PROBLEM DESCRIPTION: Render each line of the items as a JSON list of strings, one string per line and no blank lines. Leave the pictures out.

DATA SHOWN:
────────────────────────────────────────
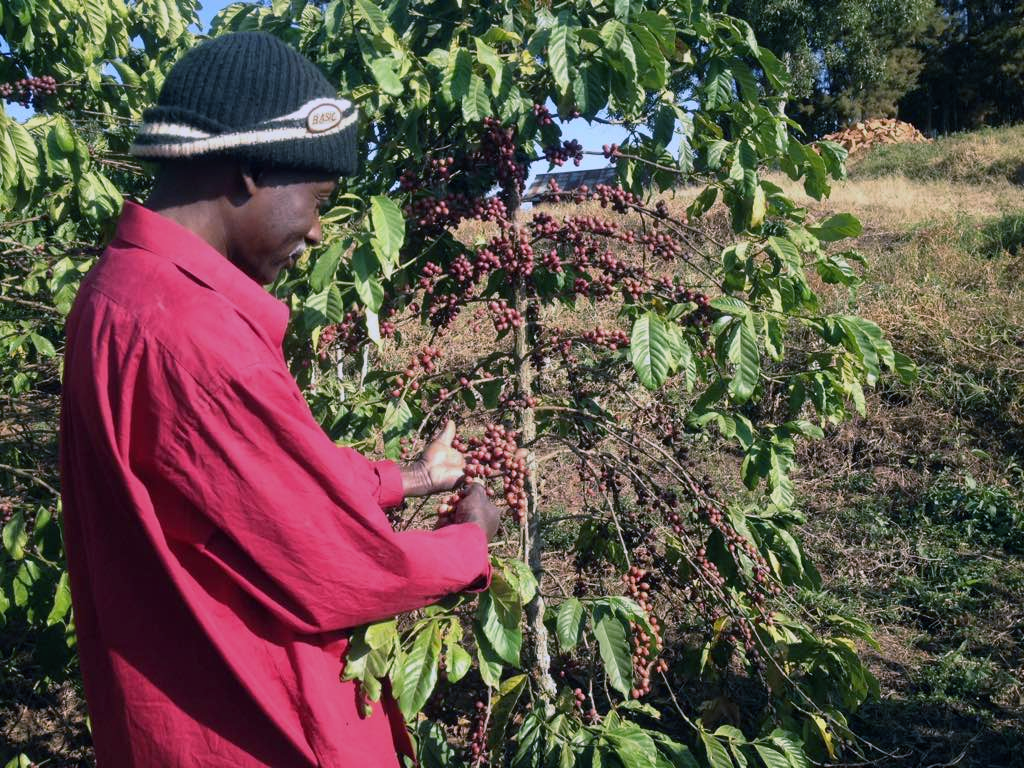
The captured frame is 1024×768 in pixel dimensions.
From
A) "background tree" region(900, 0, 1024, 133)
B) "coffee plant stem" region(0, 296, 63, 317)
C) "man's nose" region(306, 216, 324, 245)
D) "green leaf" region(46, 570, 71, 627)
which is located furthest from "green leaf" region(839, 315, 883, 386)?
"background tree" region(900, 0, 1024, 133)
────────────────────────────────────────
RESULT:
[
  "The captured frame is 1024×768 in pixel dimensions.",
  "From",
  "A) \"background tree\" region(900, 0, 1024, 133)",
  "B) \"coffee plant stem\" region(0, 296, 63, 317)",
  "C) \"man's nose\" region(306, 216, 324, 245)",
  "D) \"green leaf\" region(46, 570, 71, 627)",
  "which is located furthest from \"green leaf\" region(839, 315, 883, 386)?",
  "\"background tree\" region(900, 0, 1024, 133)"
]